SINGAPORE: Sales of new private homes in Singapore more than doubled in the first month of 2023, amid new launches and the return of mainland Chinese buyers to the property market.

Excluding executive condominiums (ECs), developers sold 391 units in January, up from 170 the previous month, data from the Urban Redevelopment Authority (URA) showed on Wednesday (Feb 15). The number of units launched for sale shot up from 45 in December 2022 to 410.

"Sales were healthy, considering most show flats were closed during the Chinese New Year period," said Ms Christine Sun, senior vice president of research & analytics at OrangeTee & Tie.

The sole fresh project launch of the month, Sceneca Residence, accounted for the sale of 157 units, or 40.2 per cent of the total month's sales.

It was the first major non-landed private residential launch after the Government implemented a round of cooling measures for the property market in September 2022.

"The good sales take-up shows a pent-up demand for housing units, especially in the suburbs where supply remains tight. This is despite the high-interest rates and cooling measures implemented in September 2022," said Ms Sun.

Even without the launch of Sceneca Residence, more units were sold in January than in the month before, "proving that the record low sales in December was a blip", Huttons Asia's senior director for research Mr Lee Sze Teck said.

"On a year-on-year basis, sales were 42.8 per cent lower."

The Government introduced a set of property cooling measures on Sep 30 last year, following an earlier round in December 2021.


Of the 391 units sold in January, the Outside Central Region (OCR) accounted for a majority at 185 units, mainly thanks to the launch of Sceneca Residence. A total of 158 units in the Core Central Region (CCR) were sold, while the Rest of the Central Region (RCR) saw 48 units sold.

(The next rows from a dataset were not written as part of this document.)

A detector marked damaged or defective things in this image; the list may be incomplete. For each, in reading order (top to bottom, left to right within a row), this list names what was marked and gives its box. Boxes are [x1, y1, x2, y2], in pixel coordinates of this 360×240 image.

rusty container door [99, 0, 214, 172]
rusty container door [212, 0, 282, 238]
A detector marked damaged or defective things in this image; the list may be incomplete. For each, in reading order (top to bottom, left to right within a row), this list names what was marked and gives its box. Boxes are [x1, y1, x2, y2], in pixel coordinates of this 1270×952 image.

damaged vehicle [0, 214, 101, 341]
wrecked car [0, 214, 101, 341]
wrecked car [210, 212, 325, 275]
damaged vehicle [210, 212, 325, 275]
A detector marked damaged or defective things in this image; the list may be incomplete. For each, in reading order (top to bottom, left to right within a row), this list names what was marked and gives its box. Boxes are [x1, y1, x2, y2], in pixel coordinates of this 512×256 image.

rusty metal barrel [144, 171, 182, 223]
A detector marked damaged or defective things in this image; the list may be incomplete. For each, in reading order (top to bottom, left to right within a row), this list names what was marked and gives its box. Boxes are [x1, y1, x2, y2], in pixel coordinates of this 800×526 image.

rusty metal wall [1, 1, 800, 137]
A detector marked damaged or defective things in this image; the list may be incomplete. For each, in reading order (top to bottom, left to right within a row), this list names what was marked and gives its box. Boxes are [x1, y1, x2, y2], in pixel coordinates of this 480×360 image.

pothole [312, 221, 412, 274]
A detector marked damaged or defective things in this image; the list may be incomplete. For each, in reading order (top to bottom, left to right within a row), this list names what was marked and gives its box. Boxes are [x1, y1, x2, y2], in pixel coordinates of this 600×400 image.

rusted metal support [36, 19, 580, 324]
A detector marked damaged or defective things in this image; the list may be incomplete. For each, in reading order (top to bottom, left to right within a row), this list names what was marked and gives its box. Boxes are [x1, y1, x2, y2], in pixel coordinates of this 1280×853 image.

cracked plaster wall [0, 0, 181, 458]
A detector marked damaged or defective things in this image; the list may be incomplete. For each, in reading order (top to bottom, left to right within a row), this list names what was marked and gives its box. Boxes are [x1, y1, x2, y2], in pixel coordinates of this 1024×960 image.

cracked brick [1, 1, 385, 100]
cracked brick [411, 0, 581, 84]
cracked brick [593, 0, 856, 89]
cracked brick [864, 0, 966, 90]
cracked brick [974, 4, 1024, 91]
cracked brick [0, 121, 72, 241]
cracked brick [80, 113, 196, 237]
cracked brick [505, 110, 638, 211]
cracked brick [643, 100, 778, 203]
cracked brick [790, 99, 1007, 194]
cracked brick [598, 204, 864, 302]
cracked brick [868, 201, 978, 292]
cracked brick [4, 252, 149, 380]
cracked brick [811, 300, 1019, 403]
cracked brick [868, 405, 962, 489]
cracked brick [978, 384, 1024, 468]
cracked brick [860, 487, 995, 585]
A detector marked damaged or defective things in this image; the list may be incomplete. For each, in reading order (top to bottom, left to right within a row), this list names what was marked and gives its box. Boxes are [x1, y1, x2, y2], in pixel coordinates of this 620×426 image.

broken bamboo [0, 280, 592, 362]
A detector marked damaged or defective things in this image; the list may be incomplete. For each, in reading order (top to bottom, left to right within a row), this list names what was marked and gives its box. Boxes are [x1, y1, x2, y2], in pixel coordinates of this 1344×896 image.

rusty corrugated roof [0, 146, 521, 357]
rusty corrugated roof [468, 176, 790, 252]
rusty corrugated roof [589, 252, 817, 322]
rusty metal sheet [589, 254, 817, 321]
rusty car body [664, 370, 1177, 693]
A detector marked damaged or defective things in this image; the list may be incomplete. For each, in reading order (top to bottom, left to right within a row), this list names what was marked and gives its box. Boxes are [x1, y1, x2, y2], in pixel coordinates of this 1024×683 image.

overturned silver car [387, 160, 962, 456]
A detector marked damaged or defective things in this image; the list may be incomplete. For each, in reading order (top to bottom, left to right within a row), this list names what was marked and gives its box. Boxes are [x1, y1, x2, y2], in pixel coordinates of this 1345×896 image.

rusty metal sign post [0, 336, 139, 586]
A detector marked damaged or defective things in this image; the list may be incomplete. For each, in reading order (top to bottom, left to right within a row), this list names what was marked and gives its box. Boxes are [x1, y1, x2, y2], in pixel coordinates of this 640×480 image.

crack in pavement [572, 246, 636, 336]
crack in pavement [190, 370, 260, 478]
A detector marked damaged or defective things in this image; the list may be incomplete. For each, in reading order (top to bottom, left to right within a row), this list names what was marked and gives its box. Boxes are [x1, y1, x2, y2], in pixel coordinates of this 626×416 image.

"Contrary to the OCR and CCR, the RCR registered a decline in sales in January; but this is most likely due to RCR seeing only 105 new units launched, on the back of a dearth of new project launches," said Mr Lam Chern Woon, head of research and consulting at Edmund Tie.

"The spike in sales for the OCR can be attributed to the fact that 270 new units were launched in this segment, compared to just 35 and 105 new units in the CCR and RCR, respectively."

At the upper end of the market, 28 new non-landed homes sold for at least S$5 million last month, said Ms Sun.

She pointed out that two units transacted for more than S$10 million; a 4,661 sq ft unit at Dalvey Haus which sold for S$16,280,000 or S$3,493 psf and a 3,272 sq ft unit at Midtown Modern which sold for S$14 million or S$4,278 psf.


The relaxation of border controls by China on Jan 8 saw the return of super wealthy Chinese property buyers to Singapore, said Mr Lee.

Foreigners picked up 57 units in January, 58.3 per cent higher than December.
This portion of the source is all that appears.